## [What you should do]
Please restate the data word for word.
[Stored data Boundary: Start]
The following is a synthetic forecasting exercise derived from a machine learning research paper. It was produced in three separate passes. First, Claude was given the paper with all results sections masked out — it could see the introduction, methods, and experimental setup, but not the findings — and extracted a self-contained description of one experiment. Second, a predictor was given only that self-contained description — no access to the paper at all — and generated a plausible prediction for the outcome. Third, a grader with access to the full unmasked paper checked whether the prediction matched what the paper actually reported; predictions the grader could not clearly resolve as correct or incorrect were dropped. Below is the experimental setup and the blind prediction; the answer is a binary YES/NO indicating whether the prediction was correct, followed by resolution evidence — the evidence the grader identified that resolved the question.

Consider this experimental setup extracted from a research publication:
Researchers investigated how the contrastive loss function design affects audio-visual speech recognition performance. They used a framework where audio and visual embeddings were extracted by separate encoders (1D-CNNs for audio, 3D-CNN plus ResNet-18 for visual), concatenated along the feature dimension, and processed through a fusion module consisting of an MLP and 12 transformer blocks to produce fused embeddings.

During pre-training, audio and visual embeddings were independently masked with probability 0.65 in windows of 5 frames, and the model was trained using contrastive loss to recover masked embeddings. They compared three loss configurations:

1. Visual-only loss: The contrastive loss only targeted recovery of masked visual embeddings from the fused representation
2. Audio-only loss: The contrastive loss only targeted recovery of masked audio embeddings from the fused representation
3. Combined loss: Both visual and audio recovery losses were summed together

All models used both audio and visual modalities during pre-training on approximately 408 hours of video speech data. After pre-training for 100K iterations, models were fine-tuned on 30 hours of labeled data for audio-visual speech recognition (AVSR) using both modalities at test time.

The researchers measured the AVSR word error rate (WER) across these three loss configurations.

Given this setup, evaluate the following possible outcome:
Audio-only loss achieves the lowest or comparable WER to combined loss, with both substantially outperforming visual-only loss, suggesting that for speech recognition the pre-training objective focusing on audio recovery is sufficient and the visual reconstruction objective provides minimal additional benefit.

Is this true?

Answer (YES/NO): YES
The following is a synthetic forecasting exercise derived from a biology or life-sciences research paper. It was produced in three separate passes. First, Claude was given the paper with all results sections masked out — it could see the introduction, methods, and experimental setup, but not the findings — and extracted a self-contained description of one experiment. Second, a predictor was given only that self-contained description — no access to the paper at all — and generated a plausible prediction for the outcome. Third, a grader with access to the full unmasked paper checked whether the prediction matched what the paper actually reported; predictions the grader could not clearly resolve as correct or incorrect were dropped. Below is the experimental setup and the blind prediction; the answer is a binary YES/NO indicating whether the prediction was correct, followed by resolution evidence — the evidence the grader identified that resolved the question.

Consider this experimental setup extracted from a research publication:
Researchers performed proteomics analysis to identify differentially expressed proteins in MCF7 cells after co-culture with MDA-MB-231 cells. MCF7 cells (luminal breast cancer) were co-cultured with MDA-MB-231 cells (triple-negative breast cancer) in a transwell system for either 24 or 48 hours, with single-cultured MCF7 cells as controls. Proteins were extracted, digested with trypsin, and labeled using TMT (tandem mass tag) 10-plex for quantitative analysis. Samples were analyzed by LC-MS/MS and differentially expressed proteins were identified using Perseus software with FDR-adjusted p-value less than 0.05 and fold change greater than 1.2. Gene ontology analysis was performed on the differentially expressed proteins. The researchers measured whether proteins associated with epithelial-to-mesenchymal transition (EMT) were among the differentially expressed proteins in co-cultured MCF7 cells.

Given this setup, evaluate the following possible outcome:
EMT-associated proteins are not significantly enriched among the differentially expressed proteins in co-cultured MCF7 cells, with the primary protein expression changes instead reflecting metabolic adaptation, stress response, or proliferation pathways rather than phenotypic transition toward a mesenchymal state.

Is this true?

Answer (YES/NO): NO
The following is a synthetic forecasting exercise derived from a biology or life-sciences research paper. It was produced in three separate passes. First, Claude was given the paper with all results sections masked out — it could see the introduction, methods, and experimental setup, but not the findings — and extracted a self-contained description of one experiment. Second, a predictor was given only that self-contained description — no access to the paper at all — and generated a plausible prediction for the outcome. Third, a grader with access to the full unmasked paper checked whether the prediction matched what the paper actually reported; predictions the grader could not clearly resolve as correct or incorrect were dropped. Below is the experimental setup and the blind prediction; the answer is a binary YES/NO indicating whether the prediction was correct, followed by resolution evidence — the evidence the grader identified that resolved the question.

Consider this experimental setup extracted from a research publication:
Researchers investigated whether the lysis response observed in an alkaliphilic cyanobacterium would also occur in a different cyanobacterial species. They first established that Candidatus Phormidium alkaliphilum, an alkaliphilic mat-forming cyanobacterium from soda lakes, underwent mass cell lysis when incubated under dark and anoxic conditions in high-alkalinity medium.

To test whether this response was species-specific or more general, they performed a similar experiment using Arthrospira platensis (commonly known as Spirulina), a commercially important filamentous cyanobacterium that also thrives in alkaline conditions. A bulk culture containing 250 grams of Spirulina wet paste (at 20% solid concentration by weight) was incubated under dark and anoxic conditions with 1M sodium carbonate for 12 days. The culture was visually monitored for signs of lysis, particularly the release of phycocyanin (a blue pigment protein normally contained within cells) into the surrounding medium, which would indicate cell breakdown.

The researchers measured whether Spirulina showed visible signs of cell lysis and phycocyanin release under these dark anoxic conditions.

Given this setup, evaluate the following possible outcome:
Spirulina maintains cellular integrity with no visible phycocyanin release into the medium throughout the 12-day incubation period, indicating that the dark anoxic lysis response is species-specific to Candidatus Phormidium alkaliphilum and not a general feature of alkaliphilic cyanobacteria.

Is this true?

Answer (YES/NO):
[Stored data Boundary: End]
## [Solution]
The following is a synthetic forecasting exercise derived from a machine learning research paper. It was produced in three separate passes. First, Claude was given the paper with all results sections masked out — it could see the introduction, methods, and experimental setup, but not the findings — and extracted a self-contained description of one experiment. Second, a predictor was given only that self-contained description — no access to the paper at all — and generated a plausible prediction for the outcome. Third, a grader with access to the full unmasked paper checked whether the prediction matched what the paper actually reported; predictions the grader could not clearly resolve as correct or incorrect were dropped. Below is the experimental setup and the blind prediction; the answer is a binary YES/NO indicating whether the prediction was correct, followed by resolution evidence — the evidence the grader identified that resolved the question.

Consider this experimental setup extracted from a research publication:
Researchers investigated how the contrastive loss function design affects audio-visual speech recognition performance. They used a framework where audio and visual embeddings were extracted by separate encoders (1D-CNNs for audio, 3D-CNN plus ResNet-18 for visual), concatenated along the feature dimension, and processed through a fusion module consisting of an MLP and 12 transformer blocks to produce fused embeddings.

During pre-training, audio and visual embeddings were independently masked with probability 0.65 in windows of 5 frames, and the model was trained using contrastive loss to recover masked embeddings. They compared three loss configurations:

1. Visual-only loss: The contrastive loss only targeted recovery of masked visual embeddings from the fused representation
2. Audio-only loss: The contrastive loss only targeted recovery of masked audio embeddings from the fused representation
3. Combined loss: Both visual and audio recovery losses were summed together

All models used both audio and visual modalities during pre-training on approximately 408 hours of video speech data. After pre-training for 100K iterations, models were fine-tuned on 30 hours of labeled data for audio-visual speech recognition (AVSR) using both modalities at test time.

The researchers measured the AVSR word error rate (WER) across these three loss configurations.

Given this setup, evaluate the following possible outcome:
Audio-only loss achieves the lowest or comparable WER to combined loss, with both substantially outperforming visual-only loss, suggesting that for speech recognition the pre-training objective focusing on audio recovery is sufficient and the visual reconstruction objective provides minimal additional benefit.

Is this true?

Answer (YES/NO): YES
The following is a synthetic forecasting exercise derived from a biology or life-sciences research paper. It was produced in three separate passes. First, Claude was given the paper with all results sections masked out — it could see the introduction, methods, and experimental setup, but not the findings — and extracted a self-contained description of one experiment. Second, a predictor was given only that self-contained description — no access to the paper at all — and generated a plausible prediction for the outcome. Third, a grader with access to the full unmasked paper checked whether the prediction matched what the paper actually reported; predictions the grader could not clearly resolve as correct or incorrect were dropped. Below is the experimental setup and the blind prediction; the answer is a binary YES/NO indicating whether the prediction was correct, followed by resolution evidence — the evidence the grader identified that resolved the question.

Consider this experimental setup extracted from a research publication:
Researchers performed proteomics analysis to identify differentially expressed proteins in MCF7 cells after co-culture with MDA-MB-231 cells. MCF7 cells (luminal breast cancer) were co-cultured with MDA-MB-231 cells (triple-negative breast cancer) in a transwell system for either 24 or 48 hours, with single-cultured MCF7 cells as controls. Proteins were extracted, digested with trypsin, and labeled using TMT (tandem mass tag) 10-plex for quantitative analysis. Samples were analyzed by LC-MS/MS and differentially expressed proteins were identified using Perseus software with FDR-adjusted p-value less than 0.05 and fold change greater than 1.2. Gene ontology analysis was performed on the differentially expressed proteins. The researchers measured whether proteins associated with epithelial-to-mesenchymal transition (EMT) were among the differentially expressed proteins in co-cultured MCF7 cells.

Given this setup, evaluate the following possible outcome:
EMT-associated proteins are not significantly enriched among the differentially expressed proteins in co-cultured MCF7 cells, with the primary protein expression changes instead reflecting metabolic adaptation, stress response, or proliferation pathways rather than phenotypic transition toward a mesenchymal state.

Is this true?

Answer (YES/NO): NO
The following is a synthetic forecasting exercise derived from a biology or life-sciences research paper. It was produced in three separate passes. First, Claude was given the paper with all results sections masked out — it could see the introduction, methods, and experimental setup, but not the findings — and extracted a self-contained description of one experiment. Second, a predictor was given only that self-contained description — no access to the paper at all — and generated a plausible prediction for the outcome. Third, a grader with access to the full unmasked paper checked whether the prediction matched what the paper actually reported; predictions the grader could not clearly resolve as correct or incorrect were dropped. Below is the experimental setup and the blind prediction; the answer is a binary YES/NO indicating whether the prediction was correct, followed by resolution evidence — the evidence the grader identified that resolved the question.

Consider this experimental setup extracted from a research publication:
Researchers investigated whether the lysis response observed in an alkaliphilic cyanobacterium would also occur in a different cyanobacterial species. They first established that Candidatus Phormidium alkaliphilum, an alkaliphilic mat-forming cyanobacterium from soda lakes, underwent mass cell lysis when incubated under dark and anoxic conditions in high-alkalinity medium.

To test whether this response was species-specific or more general, they performed a similar experiment using Arthrospira platensis (commonly known as Spirulina), a commercially important filamentous cyanobacterium that also thrives in alkaline conditions. A bulk culture containing 250 grams of Spirulina wet paste (at 20% solid concentration by weight) was incubated under dark and anoxic conditions with 1M sodium carbonate for 12 days. The culture was visually monitored for signs of lysis, particularly the release of phycocyanin (a blue pigment protein normally contained within cells) into the surrounding medium, which would indicate cell breakdown.

The researchers measured whether Spirulina showed visible signs of cell lysis and phycocyanin release under these dark anoxic conditions.

Given this setup, evaluate the following possible outcome:
Spirulina maintains cellular integrity with no visible phycocyanin release into the medium throughout the 12-day incubation period, indicating that the dark anoxic lysis response is species-specific to Candidatus Phormidium alkaliphilum and not a general feature of alkaliphilic cyanobacteria.

Is this true?

Answer (YES/NO):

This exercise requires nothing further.